Bottles of wine are performances, more or less well done.  And we have very different expectations from them, depending on type, and on price.  My own taste in wine –  like my taste in music, literature, food – is catholic.  I take as much pleasure, in different ways, from a well made wine at £5, as I do from one costing ten times that.  I have been teaching wine and wine tasting for thirty  years now. Good teaching fires enthusiasm, but perhaps what it does that is most valuable is to teach you how to learn on your own, and that is what fires my enthusiasm, namely giving you the the means to teach yourself – whatever your level. So you can better make up your own mind about the quality and value of those performances!

My teaching philosophy is grounded in:

  • The selection of benchmark quality wines to taste, whatever the price level.
  • Providing guidelines in the act of tasting itself, in how to ‘see what there is to see’. 
  • Making sense of what one has tasted, in terms of the numerous questions which might follow relating to description, quality, style, typicity, preference, value for money, drinking context etc.

These apply, in essence, whatever the price of the wines or level of tasting expertise involved; whether I am doing the first evening for a group of amateur ‘beginners’, or providing a number of well-honed Master of Wine candidate palates with yet another opportunity to practise. The degree to which you look and probe, and the depth and scope of the answers you come up with are of course what make the difference. And the extent to which you want to, or can, do this depends first on the quality of the wines involved, and then on questions of choice, time available, expertise and motivation. Just as would be the case with a work of art or literature, a piece of music, a fine building or garden and so on.

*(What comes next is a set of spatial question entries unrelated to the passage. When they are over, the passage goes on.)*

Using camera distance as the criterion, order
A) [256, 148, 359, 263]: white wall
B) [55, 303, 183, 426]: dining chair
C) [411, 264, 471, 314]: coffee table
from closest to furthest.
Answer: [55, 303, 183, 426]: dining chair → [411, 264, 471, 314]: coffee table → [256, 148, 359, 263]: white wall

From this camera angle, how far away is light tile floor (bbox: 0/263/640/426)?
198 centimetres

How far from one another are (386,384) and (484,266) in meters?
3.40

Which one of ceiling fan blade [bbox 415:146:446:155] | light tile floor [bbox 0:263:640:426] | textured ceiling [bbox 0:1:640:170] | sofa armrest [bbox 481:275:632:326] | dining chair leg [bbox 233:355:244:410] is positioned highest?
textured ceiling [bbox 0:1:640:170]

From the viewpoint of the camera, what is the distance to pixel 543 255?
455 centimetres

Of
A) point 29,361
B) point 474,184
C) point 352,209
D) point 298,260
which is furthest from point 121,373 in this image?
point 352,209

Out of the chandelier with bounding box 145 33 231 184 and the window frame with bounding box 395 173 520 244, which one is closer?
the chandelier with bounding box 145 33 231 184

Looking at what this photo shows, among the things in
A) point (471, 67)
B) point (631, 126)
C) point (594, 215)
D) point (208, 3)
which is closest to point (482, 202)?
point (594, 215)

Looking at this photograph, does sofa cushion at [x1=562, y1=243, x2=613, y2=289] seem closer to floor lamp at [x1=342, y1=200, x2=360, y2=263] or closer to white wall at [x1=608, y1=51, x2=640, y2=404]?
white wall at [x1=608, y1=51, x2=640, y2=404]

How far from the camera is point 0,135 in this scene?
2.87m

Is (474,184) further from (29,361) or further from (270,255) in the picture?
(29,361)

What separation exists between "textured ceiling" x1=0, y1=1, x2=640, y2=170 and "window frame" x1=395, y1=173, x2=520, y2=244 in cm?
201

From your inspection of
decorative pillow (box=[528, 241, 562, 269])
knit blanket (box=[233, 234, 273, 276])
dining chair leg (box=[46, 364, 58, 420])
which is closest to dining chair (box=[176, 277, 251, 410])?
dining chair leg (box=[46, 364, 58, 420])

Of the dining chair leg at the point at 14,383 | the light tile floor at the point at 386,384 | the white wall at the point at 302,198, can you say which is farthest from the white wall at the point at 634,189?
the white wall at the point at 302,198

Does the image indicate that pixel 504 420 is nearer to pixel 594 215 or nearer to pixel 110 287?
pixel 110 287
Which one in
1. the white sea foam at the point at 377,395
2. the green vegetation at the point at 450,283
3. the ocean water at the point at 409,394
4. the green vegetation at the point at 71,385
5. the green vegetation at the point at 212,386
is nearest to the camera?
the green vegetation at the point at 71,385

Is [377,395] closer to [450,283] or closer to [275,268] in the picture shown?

I view teaching as an opportunity to both inform and entertain, in a relaxed and informal manner. I encourage questions at every stage and, during courses, the content of each evening is summarised at the end of each session, revised at the beginning of the next.


  • I like to taste in pairs. Tasted side by side, wines reveal each other.
  • Discovery by comparison is the essence.
  • The basic method is to compare specific aspects of carefully selected wines, with a particular purpose in mind, then to make sense of those comparisons  by asking various questions.
  • It is important, to begin with, not to have too many variables to consider.
  • Initially you consider just one aspect at a time, and this leads to gradually building up a pattern of observation.
  • Where a wine course is concerned, the chosen aspects to consider will reflect what is appropriate for the particular wine(s), and what suits the course sequence at that juncture.
  • As tasters become more confident they will notice more anyway, and begin to ask their own questions as they proceed.
  • The ‘rhythm’ of comparison is always ‘to and fro’, left to right, then the other way round. Tasting subsequently in reverse order is often even more revealing.
  • In this way you learn an approach to tasting which includes a methodical technique, a set of reference wines and the vocabulary with which to describe them. You also build up a set of criteria for judging different styles of wine.
  • Along with a wide variety of questions to ask. For, as every good journalist knows, the real insight comes from knowing which questions to ask in the first place.